Il n’est pas nécessaire de nourrir les hérissons ! Si le Hérisson apprécie la gamelle de votre animal de compagnie, elle ne lui est pas vitale et peut même avoir l’effet inverse (surpoids). Votre jardin doit lui fournir une nourriture naturellement tout au long de sa phase active. Vous pouvez par contre lui offrir un point d’eau, surtout en période de sécheresse qui sera également profitable à d’autres espèces.
Et si je découvre un Hérisson ?
Croiser un hérisson ne signifie pas qu’il est forcément en détresse. Il est important de ne pas se précipiter pour le ramasser l’individu et apprécier la situation afin d’identifier si l’animal est réellement en difficulté.

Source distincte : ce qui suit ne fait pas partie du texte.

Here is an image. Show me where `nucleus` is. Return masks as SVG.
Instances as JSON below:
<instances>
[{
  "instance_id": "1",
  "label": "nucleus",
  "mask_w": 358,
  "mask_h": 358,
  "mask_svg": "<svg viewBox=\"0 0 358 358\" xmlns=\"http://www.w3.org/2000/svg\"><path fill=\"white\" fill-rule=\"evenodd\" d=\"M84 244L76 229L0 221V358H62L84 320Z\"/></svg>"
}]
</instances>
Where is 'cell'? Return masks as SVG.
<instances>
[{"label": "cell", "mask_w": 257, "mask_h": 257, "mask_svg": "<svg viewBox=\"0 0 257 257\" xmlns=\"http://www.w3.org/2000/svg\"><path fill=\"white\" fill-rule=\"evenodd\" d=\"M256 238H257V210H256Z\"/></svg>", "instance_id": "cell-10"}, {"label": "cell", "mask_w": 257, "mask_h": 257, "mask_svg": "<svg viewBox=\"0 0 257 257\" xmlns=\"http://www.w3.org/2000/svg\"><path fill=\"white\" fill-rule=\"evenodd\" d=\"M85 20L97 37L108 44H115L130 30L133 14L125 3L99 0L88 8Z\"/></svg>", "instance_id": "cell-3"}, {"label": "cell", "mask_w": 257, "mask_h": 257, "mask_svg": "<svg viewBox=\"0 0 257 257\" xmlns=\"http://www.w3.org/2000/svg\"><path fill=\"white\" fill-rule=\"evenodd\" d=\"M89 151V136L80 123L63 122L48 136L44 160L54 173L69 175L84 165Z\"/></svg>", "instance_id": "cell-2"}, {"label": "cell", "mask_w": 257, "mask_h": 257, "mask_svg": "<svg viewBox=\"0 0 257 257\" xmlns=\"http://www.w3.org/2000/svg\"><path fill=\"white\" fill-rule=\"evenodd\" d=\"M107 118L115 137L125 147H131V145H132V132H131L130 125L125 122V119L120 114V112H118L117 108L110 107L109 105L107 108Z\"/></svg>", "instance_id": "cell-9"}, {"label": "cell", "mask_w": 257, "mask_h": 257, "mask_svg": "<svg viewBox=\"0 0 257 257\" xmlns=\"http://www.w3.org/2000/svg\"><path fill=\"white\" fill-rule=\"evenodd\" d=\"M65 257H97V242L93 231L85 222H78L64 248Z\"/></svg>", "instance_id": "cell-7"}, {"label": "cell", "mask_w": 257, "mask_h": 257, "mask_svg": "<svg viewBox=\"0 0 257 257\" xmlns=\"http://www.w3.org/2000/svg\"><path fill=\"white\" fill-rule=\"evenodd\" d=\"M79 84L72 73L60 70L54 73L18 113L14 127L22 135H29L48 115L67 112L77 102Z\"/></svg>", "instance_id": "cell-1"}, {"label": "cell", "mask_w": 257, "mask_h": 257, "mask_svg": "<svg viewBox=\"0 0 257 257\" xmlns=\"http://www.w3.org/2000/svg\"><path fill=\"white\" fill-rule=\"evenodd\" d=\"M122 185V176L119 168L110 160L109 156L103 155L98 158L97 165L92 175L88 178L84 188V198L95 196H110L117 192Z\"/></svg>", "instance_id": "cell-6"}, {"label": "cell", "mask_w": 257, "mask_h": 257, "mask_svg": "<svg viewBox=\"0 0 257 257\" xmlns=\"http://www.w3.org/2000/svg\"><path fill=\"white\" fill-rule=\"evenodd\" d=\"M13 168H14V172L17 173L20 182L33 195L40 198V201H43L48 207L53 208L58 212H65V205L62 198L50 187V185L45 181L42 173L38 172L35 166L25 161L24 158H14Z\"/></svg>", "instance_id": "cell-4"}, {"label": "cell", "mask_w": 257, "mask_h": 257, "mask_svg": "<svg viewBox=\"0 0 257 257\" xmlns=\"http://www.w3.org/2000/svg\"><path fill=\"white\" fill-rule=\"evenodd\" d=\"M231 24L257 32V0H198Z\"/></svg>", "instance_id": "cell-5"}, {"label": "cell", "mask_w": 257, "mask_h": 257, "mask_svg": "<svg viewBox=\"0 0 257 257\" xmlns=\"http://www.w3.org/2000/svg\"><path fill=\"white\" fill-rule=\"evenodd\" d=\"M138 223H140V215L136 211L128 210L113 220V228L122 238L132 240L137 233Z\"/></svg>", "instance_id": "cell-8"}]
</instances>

Rappeler vous également que le Hérisson est une espèce protégée et qu’il est interdit : ” l’atteinte aux spécimens (destruction, mutilation, capture ou enlèvement des animaux quelque soit leur stade de développement) ; la perturbation intentionnelle des animaux dans le milieu naturel ; la détention, le transport,la naturalisation, le colportage, la mise en vente, la vente ou l’achat”.
Lorsqu’un hérisson est découvert en journée, il est donc important de ne pas se précipiter pour éviter de ramasser un individu en bonne santé. S’il ne bouge pas, semble peu vif, couché sur le côté ou à plat ventre ou s’il semble blessé ou infesté par des mouches, œufs ou larves, la situation peut s’avérer préoccupante. Contactez le Service SOS Faune Sauvage Bretagne (02 57 63 13 13) qui vous orientera vers le centre de soins le plus proche. GMB n’est pas un centre de soin et n’es pas autorisé à récupérer les hérissons.